Un cacciatore inseguiva il suo cervo,
già pregustando il suo dolce sapore,
teso era l’arco di rigido nervo,
volto ad un colpo letale e indolore.
Già lo vedeva crollare sul suolo,
non reggere il peso della sua vita,
lasciarla scappare, morire da solo
per poi ravvivare una mensa imbandita;
già si sentiva felice e vincente,
e pregustava giornate ormai sazie
sul corpo d’un cervo dal fato incombente
a cui il cacciatore già urlava il suo grazie.
Fu allora che incerto fra i rami più fitti
vide il fugace brillare di un corno,
e i peli sul corpo si fecero ritti
al solo pensiero di aver l’unicorno:
la bestia leggenda dal corpo innocente
che sazia per sempre chi riesce a mangiarne,
chi beve il suo sangue non beve più niente,
non ha più bisogno di vino o di carne.
Chi vende il suo corno sarà ripagato
con oro e gioielli mai visti prima,
per sempre vivrà con lo stile più agiato,
mai più sottomesso alle guerre od al clima;
quindi sperando in un fato stupendo,
un po’ troppo bello per essere vero,
scappò dalla preda che stava inseguendo
spostando la caccia su un altro sentiero.
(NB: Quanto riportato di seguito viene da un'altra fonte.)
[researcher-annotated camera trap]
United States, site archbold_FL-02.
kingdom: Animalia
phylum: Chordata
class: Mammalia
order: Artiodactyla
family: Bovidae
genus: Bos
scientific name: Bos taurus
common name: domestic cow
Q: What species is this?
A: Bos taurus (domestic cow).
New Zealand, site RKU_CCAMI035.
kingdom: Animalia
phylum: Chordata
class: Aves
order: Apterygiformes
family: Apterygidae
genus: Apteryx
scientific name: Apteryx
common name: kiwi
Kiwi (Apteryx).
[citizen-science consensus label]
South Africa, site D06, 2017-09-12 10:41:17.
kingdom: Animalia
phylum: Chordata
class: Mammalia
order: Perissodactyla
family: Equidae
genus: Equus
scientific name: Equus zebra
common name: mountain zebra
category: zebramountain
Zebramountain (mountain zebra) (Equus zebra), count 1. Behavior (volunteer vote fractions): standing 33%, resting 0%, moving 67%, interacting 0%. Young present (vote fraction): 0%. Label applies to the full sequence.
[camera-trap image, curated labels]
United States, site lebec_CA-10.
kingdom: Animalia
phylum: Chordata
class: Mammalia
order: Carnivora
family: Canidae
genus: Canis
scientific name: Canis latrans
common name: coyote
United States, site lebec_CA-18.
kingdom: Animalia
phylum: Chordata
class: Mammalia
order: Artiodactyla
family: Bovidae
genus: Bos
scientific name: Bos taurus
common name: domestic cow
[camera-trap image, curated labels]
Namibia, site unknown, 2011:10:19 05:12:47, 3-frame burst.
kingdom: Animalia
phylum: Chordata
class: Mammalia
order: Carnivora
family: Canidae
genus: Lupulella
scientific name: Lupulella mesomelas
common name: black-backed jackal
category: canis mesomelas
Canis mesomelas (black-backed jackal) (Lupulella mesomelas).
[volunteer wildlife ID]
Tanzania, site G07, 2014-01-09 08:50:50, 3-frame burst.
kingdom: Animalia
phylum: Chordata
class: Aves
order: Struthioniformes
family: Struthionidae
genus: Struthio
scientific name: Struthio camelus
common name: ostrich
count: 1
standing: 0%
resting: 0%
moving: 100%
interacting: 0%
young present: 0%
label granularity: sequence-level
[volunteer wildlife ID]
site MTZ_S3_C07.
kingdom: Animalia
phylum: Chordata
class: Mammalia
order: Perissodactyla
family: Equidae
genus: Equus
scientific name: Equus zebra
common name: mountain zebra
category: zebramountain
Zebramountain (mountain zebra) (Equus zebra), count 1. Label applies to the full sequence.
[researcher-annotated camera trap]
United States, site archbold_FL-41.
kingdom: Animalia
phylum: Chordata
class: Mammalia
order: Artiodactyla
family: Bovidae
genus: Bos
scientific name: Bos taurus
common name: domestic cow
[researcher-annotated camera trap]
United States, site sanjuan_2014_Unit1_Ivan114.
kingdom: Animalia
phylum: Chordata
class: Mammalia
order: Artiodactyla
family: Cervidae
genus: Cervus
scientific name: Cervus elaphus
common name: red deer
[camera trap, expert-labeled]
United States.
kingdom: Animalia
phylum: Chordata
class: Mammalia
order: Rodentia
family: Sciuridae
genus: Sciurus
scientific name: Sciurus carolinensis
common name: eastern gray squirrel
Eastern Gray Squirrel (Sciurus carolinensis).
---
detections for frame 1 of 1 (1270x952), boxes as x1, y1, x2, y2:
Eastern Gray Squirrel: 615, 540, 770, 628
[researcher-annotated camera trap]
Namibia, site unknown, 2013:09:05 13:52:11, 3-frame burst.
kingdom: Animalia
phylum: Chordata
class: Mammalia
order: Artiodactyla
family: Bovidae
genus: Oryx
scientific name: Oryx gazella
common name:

Vagò giorni e notti patendo gli stenti,
braccando il riflesso di un sole insidioso,
né cibo da mettere sotto i suoi denti
né dove poggiar il suo capo a riposo;
ed era già tardi l’istante in cui apprese
che è solo una cosa nel mondo che vale:
non false promesse né utopiche attese,
ma carne di cervo, concreta e reale.
Morì per la fame nel bosco più fitto,
coi sogni distrutti e un rimpianto nel cuore,
sognando quel cervo, stavolta sconfitto,
col corpo scattante ed un dolce sapore.